Betz, Josefine, Isabel Dorn, Ivan U. Kouzel, Andreas Bauwens, Iris Meisen, Björn Kemper, Martina Bielaszewska. 2016. “Shiga Toxin of Enterohemorrhagic Escherichia Coli Directly Injures Developing Human Erythrocytes.” Cellular Microbiology 18: 1339–48. doi:10.1111/cmi.12592.

WHO and Foodborne Disease Burden Epidemiology Reference Group. 2015. WHO Estimates of the Global Burden of Foodborne Diseases. Geneva, Switzerland: WHO. http://www.who.int/foodsafety/publications/foodborne_disease/fergreport/en/.

Grace, D., Kristina Roesel, Erastus Kang’ethe, Bassirou Bonfoh, and Sophie Theis. 2015. “Gender Roles and Food Safety in 20 Informal Livestock and Fish Value Chains.” IFPRI Discussion Paper 1489. Washington, DC: International Food Policy Research Institute (IFPRI).

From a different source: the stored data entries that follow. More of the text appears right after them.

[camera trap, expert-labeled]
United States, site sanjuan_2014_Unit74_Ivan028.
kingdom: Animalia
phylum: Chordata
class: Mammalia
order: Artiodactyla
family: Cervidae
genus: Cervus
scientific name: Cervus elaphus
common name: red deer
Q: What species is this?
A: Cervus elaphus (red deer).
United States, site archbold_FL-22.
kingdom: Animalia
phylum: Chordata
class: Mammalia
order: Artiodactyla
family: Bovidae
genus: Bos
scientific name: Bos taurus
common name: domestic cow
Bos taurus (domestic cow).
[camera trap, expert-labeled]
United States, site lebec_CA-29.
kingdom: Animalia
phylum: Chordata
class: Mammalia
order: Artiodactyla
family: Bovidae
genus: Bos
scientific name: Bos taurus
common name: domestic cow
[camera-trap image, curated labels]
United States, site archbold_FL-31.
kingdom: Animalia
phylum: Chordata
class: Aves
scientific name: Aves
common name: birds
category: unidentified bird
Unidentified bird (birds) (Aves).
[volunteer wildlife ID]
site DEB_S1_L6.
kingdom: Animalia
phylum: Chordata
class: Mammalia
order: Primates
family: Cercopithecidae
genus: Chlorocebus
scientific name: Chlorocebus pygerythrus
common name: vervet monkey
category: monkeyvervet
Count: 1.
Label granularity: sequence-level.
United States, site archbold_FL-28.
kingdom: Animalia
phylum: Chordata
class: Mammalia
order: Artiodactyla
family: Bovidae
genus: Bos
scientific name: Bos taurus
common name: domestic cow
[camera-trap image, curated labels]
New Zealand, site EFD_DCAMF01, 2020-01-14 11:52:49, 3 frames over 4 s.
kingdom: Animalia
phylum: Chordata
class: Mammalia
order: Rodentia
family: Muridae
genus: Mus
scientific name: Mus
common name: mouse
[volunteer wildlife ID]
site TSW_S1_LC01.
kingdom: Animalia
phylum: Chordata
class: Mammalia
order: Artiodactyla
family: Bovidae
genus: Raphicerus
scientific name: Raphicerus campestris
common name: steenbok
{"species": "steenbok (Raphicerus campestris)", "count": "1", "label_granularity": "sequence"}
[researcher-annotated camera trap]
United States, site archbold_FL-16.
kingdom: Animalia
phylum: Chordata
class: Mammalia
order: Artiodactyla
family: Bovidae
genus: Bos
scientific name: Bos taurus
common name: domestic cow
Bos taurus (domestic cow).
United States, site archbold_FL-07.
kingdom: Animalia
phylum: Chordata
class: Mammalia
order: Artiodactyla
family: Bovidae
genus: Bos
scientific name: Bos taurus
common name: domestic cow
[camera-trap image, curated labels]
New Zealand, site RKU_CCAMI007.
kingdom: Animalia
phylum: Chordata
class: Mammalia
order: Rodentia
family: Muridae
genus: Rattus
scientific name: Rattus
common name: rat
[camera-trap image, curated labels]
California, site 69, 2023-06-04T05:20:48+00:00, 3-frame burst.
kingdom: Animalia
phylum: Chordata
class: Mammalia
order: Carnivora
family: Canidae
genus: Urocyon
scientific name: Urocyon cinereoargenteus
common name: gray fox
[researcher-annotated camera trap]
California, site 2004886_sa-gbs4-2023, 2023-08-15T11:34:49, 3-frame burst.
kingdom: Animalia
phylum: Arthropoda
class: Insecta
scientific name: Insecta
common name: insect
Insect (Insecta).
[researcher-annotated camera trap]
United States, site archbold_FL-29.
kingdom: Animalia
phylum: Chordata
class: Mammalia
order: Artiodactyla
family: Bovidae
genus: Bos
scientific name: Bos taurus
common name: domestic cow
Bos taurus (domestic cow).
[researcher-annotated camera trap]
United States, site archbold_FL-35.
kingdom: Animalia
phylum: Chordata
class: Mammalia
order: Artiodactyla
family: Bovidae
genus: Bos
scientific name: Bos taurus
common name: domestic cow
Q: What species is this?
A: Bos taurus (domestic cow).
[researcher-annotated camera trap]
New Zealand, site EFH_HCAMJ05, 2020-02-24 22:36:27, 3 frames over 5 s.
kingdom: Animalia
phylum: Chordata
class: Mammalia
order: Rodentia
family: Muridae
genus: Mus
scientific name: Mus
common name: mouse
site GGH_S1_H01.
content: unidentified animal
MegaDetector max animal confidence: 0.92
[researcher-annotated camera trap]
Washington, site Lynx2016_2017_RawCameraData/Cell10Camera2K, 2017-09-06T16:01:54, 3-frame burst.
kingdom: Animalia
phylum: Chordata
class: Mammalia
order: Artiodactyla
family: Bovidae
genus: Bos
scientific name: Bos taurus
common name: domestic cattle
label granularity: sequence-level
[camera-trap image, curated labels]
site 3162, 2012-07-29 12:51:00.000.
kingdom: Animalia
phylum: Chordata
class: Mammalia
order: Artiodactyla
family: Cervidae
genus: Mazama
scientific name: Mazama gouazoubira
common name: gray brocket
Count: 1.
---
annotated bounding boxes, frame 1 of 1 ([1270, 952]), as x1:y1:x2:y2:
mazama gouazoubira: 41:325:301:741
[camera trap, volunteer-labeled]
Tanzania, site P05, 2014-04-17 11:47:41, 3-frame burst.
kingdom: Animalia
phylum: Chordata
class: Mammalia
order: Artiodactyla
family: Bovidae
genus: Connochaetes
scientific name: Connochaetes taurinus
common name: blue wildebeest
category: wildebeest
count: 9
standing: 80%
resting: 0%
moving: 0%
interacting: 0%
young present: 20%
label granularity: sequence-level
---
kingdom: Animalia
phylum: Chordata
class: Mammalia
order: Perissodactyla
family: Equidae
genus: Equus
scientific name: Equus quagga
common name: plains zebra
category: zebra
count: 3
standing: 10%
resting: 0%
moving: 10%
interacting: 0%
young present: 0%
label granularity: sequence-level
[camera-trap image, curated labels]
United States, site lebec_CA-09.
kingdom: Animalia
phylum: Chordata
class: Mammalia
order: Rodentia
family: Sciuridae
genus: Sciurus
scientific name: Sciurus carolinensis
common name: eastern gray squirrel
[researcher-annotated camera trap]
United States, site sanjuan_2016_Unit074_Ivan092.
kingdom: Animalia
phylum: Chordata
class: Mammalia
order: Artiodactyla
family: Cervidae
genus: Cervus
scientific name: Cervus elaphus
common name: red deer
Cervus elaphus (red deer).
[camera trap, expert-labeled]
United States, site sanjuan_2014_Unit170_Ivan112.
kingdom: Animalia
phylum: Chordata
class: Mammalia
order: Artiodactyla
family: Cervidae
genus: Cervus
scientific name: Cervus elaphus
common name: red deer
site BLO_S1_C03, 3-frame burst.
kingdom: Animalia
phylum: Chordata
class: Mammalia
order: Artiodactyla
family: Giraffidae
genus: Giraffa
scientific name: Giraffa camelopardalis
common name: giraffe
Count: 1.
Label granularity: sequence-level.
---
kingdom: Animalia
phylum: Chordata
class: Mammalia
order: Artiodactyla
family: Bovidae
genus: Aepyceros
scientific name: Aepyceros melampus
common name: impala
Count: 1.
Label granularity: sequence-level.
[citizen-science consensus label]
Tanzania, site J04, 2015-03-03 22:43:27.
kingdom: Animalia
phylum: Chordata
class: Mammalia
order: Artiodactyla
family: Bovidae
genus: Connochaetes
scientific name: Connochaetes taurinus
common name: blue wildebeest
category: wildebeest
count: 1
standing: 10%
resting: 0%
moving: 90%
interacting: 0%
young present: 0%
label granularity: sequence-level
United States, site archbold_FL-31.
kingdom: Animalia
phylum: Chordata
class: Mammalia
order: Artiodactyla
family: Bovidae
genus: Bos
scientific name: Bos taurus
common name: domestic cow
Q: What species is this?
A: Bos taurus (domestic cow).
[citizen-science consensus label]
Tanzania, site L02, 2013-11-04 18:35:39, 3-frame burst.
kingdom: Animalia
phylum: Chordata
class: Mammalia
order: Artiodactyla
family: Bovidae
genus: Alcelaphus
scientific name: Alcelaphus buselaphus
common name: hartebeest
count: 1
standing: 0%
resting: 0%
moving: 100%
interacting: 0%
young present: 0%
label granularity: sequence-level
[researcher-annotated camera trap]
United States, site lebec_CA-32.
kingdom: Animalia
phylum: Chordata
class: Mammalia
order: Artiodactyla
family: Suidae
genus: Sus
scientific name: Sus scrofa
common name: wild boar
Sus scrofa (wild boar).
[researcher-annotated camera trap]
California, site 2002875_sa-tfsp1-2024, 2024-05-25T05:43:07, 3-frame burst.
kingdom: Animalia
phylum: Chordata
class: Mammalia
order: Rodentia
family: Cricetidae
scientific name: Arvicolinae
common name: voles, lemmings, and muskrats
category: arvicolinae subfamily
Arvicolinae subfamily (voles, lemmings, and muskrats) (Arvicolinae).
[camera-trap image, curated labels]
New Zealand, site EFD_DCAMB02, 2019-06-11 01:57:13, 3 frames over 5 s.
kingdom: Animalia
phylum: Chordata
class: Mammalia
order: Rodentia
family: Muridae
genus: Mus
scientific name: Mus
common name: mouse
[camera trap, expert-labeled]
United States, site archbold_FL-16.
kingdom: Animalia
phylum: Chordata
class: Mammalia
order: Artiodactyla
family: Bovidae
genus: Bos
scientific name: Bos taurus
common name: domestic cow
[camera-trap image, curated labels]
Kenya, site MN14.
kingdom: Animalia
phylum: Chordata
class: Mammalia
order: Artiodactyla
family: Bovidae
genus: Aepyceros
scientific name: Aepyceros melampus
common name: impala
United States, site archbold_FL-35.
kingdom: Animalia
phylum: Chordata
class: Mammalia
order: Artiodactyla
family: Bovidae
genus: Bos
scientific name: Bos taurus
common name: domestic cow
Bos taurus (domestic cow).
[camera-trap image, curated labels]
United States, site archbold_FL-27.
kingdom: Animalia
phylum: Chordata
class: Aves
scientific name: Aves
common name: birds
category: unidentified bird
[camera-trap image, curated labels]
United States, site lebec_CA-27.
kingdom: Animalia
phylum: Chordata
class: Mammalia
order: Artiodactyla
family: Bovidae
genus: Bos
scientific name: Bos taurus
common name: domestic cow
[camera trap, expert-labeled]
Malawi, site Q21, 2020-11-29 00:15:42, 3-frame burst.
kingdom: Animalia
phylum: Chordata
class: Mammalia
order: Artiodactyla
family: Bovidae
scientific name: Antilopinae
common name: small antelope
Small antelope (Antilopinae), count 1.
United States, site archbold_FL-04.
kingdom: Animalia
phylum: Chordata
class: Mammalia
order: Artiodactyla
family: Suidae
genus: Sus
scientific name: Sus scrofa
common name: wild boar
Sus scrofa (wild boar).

Odey, Friday, Uduak Okomo, and Angela Oyo-Ita. 2015. “Vaccines for Preventing Invasive Salmonella Infections in People with Sickle Cell Disease.” Cochrane Database of Systematic Reviews, no. 6: CD006975. doi:10.1002/14651858.CD006975.pub3.

Turner, Paul Craig. 2013. “The Molecular Epidemiology of Chronic Aflatoxin Driven Impaired Child Growth.” Scientifica 2013: 152879. doi:10.1155/2013/152879.

Villazanakretzer, Diana L., Peter G. Napolitano, Kelly F. Cummings, and Everett F. Magann. 2016. “Fish Parasites: A Growing Concern During Pregnancy.” Obstetrical and Gynecological Survey 71 (4): 253–59. doi:10.1097/OGX.0000000000000303.